New Paolo Sebastian collection to close Fashion festival

By Mark Eggleton

The favourite son of South Australian fashion Paul Vasileff was excited about the “magic” of the hometown debut of his 2016 Paolo Sebastian Nightingale autumn/winter collection at the Adelaide Fashion Festival.

“The show represents a way for me to show the public 100 per cent where my inspiration comes from.  You’ll be in that setting for the clothes, and everything – the room, the lighting, everything matches and you can feel that mood,” he says.

“There’s definitely a lot of theatrics and staging that goes into it.”

The design wunderkind, who prides himself on the stunning success of the elusive mix of strength, sexiness and fragility which underlie the Paolo Sebastian woman, was just 16 when he launched his first label – and the debut of his new collection closed the Festival in Adelaide’s Hindmarsh Square on Sunday October 25 2015.

“This year’s Festival was really amazing with the kind of designers that are involved. It just gets better and better every year,” he says.

He said the festival played a vital role in giving young up-and-coming designers a voice and a platform to showcase their work.

“It’s a chance they would not have otherwise had; putting on a fashion show is expensive, it’s not something that you can always do and you know if you are just starting out you don’t have those connections or that kind of publicity behind it; so being a part of a festival like the Adelaide Fashion Festival gives you that chance as young designers, to put your work out there. It might get seen a bit more by different and a broader audience.”

He said Adelaide was fortunate to be the home of Australian Fashion Labels and its stable of brands such as Cameo (C/MEO Collective), Finders Keepers and TY-LR.

“These are hugely successful international brands and will be showing in the festival as well.

“We also have local designers like casper&pearl.”

Vasileff knows what it’s like to start out from recent experience, and spoke about his amazing career, from his beginnings playing with his dressmaker Nonna’s offcuts as a three-year old, to dressing Giuliana Rancic for the Oscars and his 2015 show which he says is the first one he created which completely represents his own vision and inspiration.

Where does his inspiration come from?

“It’s really, whatever strikes me at the time. It’s strange how it happens with each collection, every six months, because you think: ‘Oh how am I going to come up with something for the next collection, you know, what are we going to do’ but it always kind of hits you at the right time.

“I draw my inspiration from an Old World, ethereal feeling, quite romantic. I have the Paolo Sebastian woman in mind, so, someone who is quite elegant, but strong as well and quite fragile at the same time, so there’s that mix.”

He attributes his success to his achieving of a unique balance.

“It’s a balance of fragility but also sexiness. There is always the old Hollywood feel, that old world romance to the aesthetic of the clothes.”

“For me, growing up, watching all those old films, no matter, you can’t shake it, and every time I see Rome, that’s how I see Rome, in black and white.

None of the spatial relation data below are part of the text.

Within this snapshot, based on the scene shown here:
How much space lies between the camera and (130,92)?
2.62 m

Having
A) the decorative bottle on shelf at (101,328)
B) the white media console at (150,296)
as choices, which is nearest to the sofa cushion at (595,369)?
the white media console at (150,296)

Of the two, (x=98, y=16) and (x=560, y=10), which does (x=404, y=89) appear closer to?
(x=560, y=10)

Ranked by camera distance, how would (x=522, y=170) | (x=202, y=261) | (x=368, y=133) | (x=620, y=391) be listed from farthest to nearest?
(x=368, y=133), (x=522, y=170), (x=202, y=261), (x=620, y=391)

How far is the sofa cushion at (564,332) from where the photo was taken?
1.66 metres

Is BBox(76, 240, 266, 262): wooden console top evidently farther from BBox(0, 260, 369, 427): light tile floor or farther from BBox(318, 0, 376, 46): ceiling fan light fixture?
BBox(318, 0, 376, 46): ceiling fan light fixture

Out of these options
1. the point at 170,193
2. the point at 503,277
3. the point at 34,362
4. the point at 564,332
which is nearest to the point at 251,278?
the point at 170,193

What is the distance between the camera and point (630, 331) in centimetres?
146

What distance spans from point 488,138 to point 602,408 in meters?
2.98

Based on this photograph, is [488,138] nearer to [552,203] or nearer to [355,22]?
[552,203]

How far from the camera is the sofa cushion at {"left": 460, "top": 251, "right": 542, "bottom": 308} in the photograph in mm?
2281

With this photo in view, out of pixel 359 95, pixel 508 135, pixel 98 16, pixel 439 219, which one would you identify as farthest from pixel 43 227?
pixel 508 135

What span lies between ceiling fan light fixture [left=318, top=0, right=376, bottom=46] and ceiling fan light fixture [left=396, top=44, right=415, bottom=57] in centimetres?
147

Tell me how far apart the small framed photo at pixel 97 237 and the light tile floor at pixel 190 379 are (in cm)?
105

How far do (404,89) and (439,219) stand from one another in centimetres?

“Everyone sees things in a different light, and I guess I look at these European cities through rose-coloured glasses. I will walk around Paris playing La vie en rose and I’m like I’m in an old Hollywood movie and I love that.”

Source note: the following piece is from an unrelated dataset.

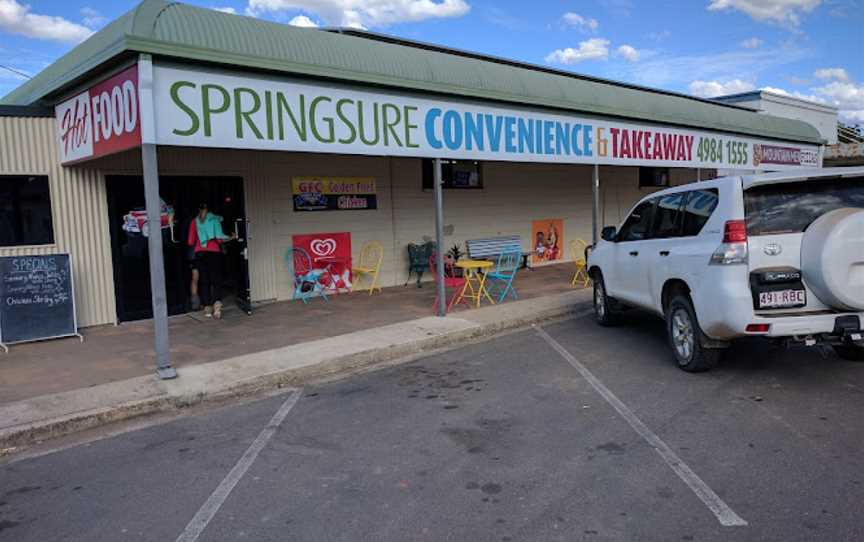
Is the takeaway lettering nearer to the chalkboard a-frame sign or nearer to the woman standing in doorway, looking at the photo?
the woman standing in doorway

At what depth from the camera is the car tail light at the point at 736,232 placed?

In between engagements he had some downtime in his hometown.

“Now Adelaide’s really exciting as well because the bar scene and night time scene are really taking off.

Leigh Street and Peel Street are really coming alive with some great small bars like Clever Little Tailor, BarBushka and Gondola Gondola. And there are some really cool, alternative places as well like Bank Street Social.

“Elsewhere there are some great dessert bars popping up. So you can go out for dessert and then go out for a drink.

Interestingly, in line with some of the great male names of fashion from a different generation such as Yves Saint-Laurent or Tom Ford, during his time at Gucci, Vasileff’s own sense of style is quite conservative.

“I guess to some people, I dress very traditionally – very clean,’’ he says.

“But the way I look at menswear is very different, I guess, to the way I look at womenswear. I like womenswear to be very soft and feminine but then I like menswear (the way I dress) to be very tailored and very masculine.